The Congress leader, a former MP and diplomat, delivered a lecture titled ‘Democracy and Decentralisation’ in the city on Saturday.
Tracing the history of how the panchayat raj system was established, Aiyar said Mahatma Gandhi had wanted the system but Dr B.R. Ambedkar was against it. When the Constitution was drafted, it had only a single line on panchayat raj, Aiyar said.
Aiyar said after most state governments did not implement the system properly. Prime Minister Jawaharlal Nehru came up with a model panchayat raj Act. But, after Nehru’s death, the system became defunct in five to 10 years.
Rajiv Gandhi, when he was Prime Minister, toured nearly every part of rural India with an aim to firmly establish panchayat raj. Aiyar, who was joint secretary at the Prime Minister’s Office and Rajiv Gandhi’s schoolmate and friend, accompanied him on these tours.
“Rajiv wouldn’t consider who was in power. In Andhra Pradesh, he travelled with NTR to understand the rural governance system while in Karnataka he was very impressed by Chief Minister Ramakrishna Hegde, who was against the Congress. He mixed all his experiences to produce the ‘amrit’ of the panchayat raj system, and he made it constitutionally obligatory,” Aiyar said.
Aiyar said there were 2.5 lakh village panchayats, and 34 lakh people were elected to them of whom 14 lakh were women. “India has more elected women than the rest of the world put together, but they are all poor and from SC/ST categories.

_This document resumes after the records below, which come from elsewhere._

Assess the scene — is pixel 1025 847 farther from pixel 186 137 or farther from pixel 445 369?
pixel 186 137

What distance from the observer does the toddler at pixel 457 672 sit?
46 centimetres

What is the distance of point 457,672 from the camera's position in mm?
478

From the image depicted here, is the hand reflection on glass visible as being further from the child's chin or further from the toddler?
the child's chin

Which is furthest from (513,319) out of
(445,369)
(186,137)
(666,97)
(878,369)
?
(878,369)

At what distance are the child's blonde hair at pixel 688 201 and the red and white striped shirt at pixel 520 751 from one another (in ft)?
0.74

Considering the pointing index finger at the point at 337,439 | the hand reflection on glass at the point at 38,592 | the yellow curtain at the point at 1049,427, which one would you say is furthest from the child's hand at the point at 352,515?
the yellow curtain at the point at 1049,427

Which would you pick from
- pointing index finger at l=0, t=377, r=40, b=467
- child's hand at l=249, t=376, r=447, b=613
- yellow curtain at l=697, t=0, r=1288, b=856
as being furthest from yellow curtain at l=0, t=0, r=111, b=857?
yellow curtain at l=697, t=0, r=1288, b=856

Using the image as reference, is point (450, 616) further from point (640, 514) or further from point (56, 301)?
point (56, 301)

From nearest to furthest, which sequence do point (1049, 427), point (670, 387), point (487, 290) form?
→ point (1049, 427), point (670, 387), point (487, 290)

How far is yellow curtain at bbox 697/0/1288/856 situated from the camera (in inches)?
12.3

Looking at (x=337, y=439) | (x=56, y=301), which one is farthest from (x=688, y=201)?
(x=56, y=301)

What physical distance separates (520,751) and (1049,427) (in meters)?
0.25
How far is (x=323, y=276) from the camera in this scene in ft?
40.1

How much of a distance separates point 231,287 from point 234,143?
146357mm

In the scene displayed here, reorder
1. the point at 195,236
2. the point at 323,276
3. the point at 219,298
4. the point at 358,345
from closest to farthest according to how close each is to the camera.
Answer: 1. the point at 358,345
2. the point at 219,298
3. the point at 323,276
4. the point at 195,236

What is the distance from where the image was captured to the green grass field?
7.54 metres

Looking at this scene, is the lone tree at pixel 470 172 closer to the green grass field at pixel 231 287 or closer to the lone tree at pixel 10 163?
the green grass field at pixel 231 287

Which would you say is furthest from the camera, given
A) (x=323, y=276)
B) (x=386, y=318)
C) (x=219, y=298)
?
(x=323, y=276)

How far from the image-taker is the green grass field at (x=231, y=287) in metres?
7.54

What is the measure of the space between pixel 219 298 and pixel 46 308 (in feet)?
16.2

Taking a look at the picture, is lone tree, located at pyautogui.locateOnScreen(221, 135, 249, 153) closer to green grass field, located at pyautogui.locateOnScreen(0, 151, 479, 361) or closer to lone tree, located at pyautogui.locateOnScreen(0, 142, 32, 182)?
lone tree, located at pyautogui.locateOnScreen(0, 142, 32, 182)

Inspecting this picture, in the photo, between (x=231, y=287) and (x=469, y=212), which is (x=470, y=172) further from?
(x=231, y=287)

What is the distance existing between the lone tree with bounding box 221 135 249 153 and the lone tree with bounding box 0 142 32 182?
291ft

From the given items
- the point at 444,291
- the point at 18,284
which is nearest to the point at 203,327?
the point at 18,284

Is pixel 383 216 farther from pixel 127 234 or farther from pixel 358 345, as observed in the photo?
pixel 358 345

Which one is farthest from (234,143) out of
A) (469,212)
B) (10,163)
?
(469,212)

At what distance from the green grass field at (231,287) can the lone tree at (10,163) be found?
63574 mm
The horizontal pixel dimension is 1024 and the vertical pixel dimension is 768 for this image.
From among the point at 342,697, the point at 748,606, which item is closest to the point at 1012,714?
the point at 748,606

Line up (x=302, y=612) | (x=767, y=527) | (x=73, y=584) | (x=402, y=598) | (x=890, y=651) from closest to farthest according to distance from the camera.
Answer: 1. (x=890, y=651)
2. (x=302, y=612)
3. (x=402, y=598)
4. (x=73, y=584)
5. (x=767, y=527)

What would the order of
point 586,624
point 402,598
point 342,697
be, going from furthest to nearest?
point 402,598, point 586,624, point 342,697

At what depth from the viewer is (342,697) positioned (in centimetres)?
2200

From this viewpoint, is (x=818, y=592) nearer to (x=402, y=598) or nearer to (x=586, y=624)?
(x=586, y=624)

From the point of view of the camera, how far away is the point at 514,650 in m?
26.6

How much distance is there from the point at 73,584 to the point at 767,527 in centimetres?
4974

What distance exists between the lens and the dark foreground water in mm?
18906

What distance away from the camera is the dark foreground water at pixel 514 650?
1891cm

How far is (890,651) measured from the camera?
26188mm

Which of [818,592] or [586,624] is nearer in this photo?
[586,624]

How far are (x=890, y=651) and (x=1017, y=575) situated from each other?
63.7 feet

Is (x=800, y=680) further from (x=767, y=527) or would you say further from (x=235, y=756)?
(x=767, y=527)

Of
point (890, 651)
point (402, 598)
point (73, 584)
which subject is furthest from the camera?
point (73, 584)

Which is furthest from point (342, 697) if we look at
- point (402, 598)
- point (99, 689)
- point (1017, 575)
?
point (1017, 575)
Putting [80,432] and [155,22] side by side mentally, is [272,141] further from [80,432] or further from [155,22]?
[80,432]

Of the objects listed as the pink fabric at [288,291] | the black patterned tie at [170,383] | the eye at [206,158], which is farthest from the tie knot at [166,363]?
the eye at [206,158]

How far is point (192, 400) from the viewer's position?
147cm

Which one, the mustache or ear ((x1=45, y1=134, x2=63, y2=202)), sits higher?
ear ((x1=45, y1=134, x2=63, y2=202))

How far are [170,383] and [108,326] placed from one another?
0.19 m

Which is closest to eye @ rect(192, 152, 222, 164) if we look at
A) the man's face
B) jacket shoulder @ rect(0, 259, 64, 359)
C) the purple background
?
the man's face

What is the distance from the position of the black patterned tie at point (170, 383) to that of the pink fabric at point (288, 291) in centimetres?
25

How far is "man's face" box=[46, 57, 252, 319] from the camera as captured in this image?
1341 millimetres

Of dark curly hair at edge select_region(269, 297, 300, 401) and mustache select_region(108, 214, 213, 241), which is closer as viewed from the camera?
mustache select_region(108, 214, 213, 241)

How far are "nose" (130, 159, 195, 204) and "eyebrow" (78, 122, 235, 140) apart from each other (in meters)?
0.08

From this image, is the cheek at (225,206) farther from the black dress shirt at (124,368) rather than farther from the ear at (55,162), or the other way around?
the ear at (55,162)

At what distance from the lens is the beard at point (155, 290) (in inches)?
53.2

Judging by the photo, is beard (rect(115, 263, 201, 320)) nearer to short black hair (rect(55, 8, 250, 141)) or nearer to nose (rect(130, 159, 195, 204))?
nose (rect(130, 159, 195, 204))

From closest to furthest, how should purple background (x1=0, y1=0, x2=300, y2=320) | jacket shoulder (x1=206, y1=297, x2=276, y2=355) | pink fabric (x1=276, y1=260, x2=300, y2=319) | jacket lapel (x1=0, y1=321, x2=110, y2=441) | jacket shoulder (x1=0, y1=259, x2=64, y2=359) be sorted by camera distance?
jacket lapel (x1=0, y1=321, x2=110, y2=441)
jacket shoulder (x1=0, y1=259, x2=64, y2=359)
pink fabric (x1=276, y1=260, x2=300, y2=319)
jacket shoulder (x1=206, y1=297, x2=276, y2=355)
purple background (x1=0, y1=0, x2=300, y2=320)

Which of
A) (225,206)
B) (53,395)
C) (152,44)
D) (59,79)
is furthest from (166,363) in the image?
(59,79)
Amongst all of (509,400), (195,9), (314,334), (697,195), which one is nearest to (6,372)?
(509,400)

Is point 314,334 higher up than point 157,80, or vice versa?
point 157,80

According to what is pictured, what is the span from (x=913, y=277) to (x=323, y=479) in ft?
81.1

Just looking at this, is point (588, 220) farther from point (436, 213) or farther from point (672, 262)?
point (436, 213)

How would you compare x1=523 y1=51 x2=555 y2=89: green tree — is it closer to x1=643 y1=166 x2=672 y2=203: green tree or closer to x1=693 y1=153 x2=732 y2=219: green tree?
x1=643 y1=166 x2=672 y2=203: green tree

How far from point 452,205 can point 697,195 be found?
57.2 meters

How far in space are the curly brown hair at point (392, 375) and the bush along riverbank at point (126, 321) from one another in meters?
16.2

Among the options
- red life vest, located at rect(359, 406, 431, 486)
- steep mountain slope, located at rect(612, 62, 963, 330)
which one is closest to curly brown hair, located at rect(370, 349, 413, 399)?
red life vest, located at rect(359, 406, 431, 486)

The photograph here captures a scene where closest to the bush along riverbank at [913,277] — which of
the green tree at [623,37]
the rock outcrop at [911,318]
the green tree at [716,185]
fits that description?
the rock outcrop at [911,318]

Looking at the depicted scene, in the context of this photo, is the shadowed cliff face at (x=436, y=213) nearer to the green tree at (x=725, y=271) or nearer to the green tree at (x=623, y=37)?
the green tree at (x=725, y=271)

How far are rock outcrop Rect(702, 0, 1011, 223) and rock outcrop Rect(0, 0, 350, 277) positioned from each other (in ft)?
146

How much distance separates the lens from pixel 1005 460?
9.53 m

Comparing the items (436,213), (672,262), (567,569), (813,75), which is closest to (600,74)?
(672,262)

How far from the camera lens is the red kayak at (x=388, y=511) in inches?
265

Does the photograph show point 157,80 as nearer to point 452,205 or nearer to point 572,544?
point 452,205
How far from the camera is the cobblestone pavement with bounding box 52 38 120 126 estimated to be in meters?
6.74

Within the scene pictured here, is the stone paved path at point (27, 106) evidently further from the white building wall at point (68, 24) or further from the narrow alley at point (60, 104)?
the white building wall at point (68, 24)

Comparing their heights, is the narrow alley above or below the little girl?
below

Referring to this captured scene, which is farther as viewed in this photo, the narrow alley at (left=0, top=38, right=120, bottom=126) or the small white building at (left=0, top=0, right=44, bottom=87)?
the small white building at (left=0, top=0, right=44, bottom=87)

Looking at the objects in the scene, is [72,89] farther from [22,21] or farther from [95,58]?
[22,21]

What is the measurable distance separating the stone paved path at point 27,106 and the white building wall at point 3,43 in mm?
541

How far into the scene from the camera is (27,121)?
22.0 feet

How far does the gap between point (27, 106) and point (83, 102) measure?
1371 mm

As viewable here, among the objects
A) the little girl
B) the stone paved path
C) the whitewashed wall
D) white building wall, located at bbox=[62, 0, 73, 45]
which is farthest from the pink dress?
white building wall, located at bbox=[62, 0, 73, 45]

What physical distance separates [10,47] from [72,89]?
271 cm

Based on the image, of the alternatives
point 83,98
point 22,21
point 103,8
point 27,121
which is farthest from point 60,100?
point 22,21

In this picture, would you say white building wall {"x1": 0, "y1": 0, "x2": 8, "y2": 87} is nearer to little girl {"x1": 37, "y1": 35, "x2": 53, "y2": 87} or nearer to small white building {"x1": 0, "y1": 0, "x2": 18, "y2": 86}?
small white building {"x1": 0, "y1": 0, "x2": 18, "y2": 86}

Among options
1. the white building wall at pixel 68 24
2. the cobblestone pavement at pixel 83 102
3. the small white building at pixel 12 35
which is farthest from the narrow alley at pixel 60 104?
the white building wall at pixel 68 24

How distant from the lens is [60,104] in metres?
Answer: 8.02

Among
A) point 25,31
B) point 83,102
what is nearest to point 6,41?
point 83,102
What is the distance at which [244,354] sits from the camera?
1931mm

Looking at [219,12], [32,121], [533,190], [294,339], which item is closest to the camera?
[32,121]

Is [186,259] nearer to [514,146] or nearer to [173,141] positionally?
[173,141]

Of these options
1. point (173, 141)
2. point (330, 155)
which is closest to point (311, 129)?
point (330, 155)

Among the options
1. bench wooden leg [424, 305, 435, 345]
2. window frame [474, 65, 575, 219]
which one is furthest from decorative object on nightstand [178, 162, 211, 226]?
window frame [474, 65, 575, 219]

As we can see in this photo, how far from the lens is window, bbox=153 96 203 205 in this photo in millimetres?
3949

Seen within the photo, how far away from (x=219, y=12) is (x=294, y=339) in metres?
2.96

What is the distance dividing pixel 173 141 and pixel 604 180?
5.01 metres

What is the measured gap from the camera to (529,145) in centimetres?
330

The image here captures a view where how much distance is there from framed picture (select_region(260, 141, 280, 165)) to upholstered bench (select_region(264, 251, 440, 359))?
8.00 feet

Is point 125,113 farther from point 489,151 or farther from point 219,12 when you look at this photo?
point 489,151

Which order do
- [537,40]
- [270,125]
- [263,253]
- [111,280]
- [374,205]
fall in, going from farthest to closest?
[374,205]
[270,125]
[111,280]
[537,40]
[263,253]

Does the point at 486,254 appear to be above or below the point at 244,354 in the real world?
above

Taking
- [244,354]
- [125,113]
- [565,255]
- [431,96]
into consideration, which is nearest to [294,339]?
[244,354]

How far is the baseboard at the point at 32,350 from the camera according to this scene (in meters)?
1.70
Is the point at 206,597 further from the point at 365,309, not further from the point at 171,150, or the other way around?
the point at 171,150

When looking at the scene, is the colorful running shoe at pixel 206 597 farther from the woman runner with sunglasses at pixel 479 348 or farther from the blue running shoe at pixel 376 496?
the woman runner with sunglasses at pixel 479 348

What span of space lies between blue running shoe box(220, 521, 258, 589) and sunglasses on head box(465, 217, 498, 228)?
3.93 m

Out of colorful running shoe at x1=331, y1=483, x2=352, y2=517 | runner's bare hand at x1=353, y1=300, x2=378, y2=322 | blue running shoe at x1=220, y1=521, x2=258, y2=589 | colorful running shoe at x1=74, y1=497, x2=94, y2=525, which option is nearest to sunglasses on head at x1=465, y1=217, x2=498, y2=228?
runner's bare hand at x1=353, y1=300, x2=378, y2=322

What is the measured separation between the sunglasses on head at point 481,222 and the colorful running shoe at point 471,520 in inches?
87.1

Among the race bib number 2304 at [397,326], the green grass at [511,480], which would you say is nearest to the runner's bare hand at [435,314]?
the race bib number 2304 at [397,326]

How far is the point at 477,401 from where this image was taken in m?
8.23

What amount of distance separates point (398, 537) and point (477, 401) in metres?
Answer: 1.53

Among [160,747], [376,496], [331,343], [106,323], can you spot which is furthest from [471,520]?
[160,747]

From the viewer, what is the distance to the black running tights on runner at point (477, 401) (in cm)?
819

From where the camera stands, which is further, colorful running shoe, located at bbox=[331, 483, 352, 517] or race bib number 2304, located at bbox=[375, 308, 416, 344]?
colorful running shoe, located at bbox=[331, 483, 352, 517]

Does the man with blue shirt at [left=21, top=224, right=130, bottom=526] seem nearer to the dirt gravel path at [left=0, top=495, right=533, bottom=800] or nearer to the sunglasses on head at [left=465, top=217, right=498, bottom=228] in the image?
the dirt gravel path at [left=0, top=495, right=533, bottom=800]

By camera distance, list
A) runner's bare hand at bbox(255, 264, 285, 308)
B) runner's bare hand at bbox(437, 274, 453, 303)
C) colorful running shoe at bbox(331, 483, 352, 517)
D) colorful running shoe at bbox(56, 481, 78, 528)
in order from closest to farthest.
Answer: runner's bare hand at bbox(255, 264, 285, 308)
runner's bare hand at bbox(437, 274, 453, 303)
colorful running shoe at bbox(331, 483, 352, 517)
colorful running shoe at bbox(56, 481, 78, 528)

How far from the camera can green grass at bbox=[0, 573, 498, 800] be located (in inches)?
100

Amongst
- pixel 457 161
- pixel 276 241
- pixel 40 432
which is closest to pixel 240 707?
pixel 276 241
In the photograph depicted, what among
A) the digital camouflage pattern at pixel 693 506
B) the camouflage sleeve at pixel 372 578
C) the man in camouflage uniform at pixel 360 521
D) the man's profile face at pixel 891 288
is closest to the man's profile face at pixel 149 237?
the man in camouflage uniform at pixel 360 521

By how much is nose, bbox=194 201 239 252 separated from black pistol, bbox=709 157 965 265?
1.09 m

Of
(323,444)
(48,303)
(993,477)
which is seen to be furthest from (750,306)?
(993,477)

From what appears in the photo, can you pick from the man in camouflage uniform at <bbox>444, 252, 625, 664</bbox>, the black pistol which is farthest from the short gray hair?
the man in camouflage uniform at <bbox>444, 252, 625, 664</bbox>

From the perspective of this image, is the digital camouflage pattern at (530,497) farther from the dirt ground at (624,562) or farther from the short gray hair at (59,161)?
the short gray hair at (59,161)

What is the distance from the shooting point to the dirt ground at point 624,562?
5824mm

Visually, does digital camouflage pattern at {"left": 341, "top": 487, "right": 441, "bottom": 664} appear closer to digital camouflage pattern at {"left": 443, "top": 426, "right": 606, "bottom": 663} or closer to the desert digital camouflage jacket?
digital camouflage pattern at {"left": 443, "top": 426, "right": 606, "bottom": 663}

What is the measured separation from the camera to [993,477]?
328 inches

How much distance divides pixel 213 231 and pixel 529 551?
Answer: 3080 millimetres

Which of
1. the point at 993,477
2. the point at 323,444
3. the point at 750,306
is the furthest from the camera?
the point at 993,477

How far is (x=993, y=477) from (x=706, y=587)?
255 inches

It’s a tragedy that this great achievement is so little known because women of upper classes don’t get adequate representation in the Assembly,” he said.
Mohan Guruswamy, former adviser to the finance ministry in the Vajpayee government, who spoke at the event, said one of the government’s biggest expenditures was the high salaries of government employees due to which not enough people were employed to work in grassroots governance.
Guruswamy said the share of government expenditure in local government in India had remained at 11 per cent in spite of all the talk of decentralisation. “When I travel, after I go just 5 km on the highway, I immediately see there is no government, and there this plastic everywhere — in the drains and on the streets,” he said.
He described an incident which he said showed the attitude towards decentralisation. When he was working in the government, he had presented a paper on decentralisation to the CMs of all states. “After the presentation, then Chief Minister of Gujarat Keshubhai Patel had remarked ‘If we implement all of this, who will come to us?’,” Guruswamy said.